- _GIVEN INSTRUCTION A_: In the clock calibration text, what is the default name of the file that stores start times?

- _SOURCE PASSAGE_:
----------
SwissMicros Clock Calibration

This program simplifies calibrating the realtime clock in your SwissMicros calculator. There is no need to first set the clock to correct time because the program compares elapsed calculator time to elapsed computer time. It does not compare readings of the two clocks. A two step process is needed to generate the calibration measurement:

  1. Run it to begin a measurement.
  2. After several days, run it a second time to end the measurement.
Length of time between is not important, but should be long enough to capture significant drift. Several days to a week is probably enough. If you already have a /rtccalib.cfg file on your calculator, delete or rename it first to be sure that you measure uncorrected clock drift. The difference between elapsed computer time and elapsed calculator time is clock drift. From that, the program creates rtccalib.cfg, the file your calculator uses to calibrate the clock.

Code

Download the python program: rtcal.py

Usage

rtcal.py -b|-e [-d Y M D h m s] [-f filename]
-b begin measurement
-e end measurement
-d calculator date, yr mo day hr min sec, all integers
-f filename to store start times, default is "calTimes"

If the -d date option is not used, you will be prompted to enter the calculator's date and time.

Example Run

If /rtccalib.cfg exists on your calculator, remove or rename it.

If the calculator clock indicates that it is 15 Aug 2024 1.25pm and 0 seconds, start the measurement by typing:

rtcal.py -b -d 2024 8 15 13 25 0

Hit enter just as the seconds change to zero, since 0 is specified above, to duplicate the calculator clock setting as accurately as you can. A two line ascii file named calTimes is created. Some days later, four days in this example, cd to where file calTimes exists and run

rtcal.py -e -d 2024 8 19 8 44 30

and a calibration file named rtccalib.cfg is created containing a single number. Again, try to hit enter, in this example, just as the clock seconds turn to 30. The more accurate you are, the better your calibration is. Finish up by doing:

  1. cp rtccalib.cfg /media/mm/DM42 (or where ever your calc is mounted).
  2. Set calculator clock to proper time.
----------
(Stored dataset items)
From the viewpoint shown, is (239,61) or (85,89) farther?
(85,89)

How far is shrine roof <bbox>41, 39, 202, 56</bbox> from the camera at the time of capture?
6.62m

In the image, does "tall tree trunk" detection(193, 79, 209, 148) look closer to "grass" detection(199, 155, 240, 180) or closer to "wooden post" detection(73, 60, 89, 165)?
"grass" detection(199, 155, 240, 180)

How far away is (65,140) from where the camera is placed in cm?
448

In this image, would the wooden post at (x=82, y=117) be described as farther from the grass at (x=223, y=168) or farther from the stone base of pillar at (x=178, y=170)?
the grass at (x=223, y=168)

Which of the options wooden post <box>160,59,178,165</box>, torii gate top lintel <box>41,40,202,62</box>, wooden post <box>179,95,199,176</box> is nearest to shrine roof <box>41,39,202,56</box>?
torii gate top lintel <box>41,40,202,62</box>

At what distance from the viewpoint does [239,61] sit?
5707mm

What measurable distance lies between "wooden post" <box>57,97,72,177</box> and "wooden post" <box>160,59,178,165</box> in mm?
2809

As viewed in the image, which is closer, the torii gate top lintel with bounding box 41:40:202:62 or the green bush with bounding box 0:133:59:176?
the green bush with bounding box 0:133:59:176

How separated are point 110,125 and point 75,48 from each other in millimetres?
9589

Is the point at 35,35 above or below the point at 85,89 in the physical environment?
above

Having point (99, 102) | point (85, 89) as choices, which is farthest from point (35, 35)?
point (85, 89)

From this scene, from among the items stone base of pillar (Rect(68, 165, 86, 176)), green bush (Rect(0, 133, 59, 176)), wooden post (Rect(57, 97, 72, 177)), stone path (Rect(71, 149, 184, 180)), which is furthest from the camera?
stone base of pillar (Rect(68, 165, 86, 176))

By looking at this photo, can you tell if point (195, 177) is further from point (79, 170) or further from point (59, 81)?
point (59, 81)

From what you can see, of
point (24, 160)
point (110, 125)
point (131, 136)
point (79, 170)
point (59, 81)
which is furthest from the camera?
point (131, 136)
----------
- _GIVEN INSTRUCTION B_: Copy out the stored dataset entries word for word, starting at the line that contains "At what distance" and stopping after the final line of the entries.

- _FULL RESPONSE A_: calTimes

- _FULL RESPONSE B_:
At what distance from the viewpoint does [239,61] sit?
5707mm

What measurable distance lies between "wooden post" <box>57,97,72,177</box> and "wooden post" <box>160,59,178,165</box> in mm?
2809

As viewed in the image, which is closer, the torii gate top lintel with bounding box 41:40:202:62 or the green bush with bounding box 0:133:59:176?
the green bush with bounding box 0:133:59:176

How separated are point 110,125 and point 75,48 from each other in millimetres?
9589

Is the point at 35,35 above or below the point at 85,89 in the physical environment?
above

Having point (99, 102) | point (85, 89) as choices, which is farthest from point (35, 35)?
point (85, 89)

From this scene, from among the items stone base of pillar (Rect(68, 165, 86, 176)), green bush (Rect(0, 133, 59, 176)), wooden post (Rect(57, 97, 72, 177)), stone path (Rect(71, 149, 184, 180)), which is furthest from the camera?
stone base of pillar (Rect(68, 165, 86, 176))

By looking at this photo, can you tell if point (195, 177) is further from point (79, 170) or further from point (59, 81)?
point (59, 81)

From what you can see, of
point (24, 160)
point (110, 125)
point (131, 136)
point (79, 170)
point (59, 81)
which is furthest from the camera?
point (131, 136)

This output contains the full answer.